How to handle platform-breaking change(GitLab CI_JOB_JWT)

How to handle platform-breaking change(GitLab CI_JOB_JWT)

In the whirlwind world of platform engineering, where every day is a battle against time and complexity, the arrival of breaking changes adds an extra layer of chaos to an already bustling schedule.


There was a breaking change that Gitlab warned us about a while back, but we were preoccupied with more captivating and innovative projects. One of these was constructing a platform command centre, empowering end-users to self-service organisational resources (GCP, ENV0, Vault, GitLab, and Okta) with secure defaults.

Table of contents

  • Streamlining Cloud Deployments with HashiCorp Vault and GitLab CI/CD
  • Build confidence step by step
  • Tell them about the changes and the responsibilities
  • A clear rollout plan to eliminate any confusion
  • Here's the technical implementation
  • Bio


Streamlining Cloud Deployments with HashiCorp Vault and GitLab CI/CD

To eradicate the need for manual management of secrets during the deployment of infrastructure and applications to the cloud, we rely on HashiCorp Vault Enterprise as our secret management solution. Vault facilitates the provision of both ephemeral credentials (through the GCP secret engine) and static secrets (via the KVV2 engine) to our GitLab CI/CD pipelines, culminating in seamless deployments to the cloud. From the outset, we've utilised CI_JOB_JWT extensively, but we're now nearing the point where the warning message below demands our urgent attention.

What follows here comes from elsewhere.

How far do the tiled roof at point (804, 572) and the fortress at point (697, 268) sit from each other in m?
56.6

GitLab 17.0 release date is on 16th May 2024. This leaves us with just over three months to address this issue

Build confidence step by step

Our sole objective with this breaking change is to achieve minimal impact on our developer experience. Let's avoid alarming end users until we're confident in our approach.

  1. Evidence-based workflow. Set up a page to document everything about this change to take our end user on a journey.
  2. Learn about the resources. Comprehend all related components impacted by this change, such as Vault (auth methods and backend roles) and GitLab (CI/CD pipelines)
  3. Discovery becomes effortless when everything is managed as code. Determine where potential changes are needed. Since our processes are code-driven, leveraging GitLab's robust search function at the group level can efficiently narrow down from 9000 GitLab projects to around 600.
  4. GET HELP, you are not alone! Gather my colleagues, GitLab-supplied methods, and Hashicorp solutions engineer(Thanks Guy Barros )
  5. Find an option with the least effort required from the end users. In this scenario, opting for an in-place update using Method B is more practical than generating new resources with Method A. Method B requires some revised implementation steps due to our complexity and scale.
  6. Test, test and test. Develop both positive and negative scenarios to explore every possibility with evidence. Testing in lower environments proved to be incredibly beneficial.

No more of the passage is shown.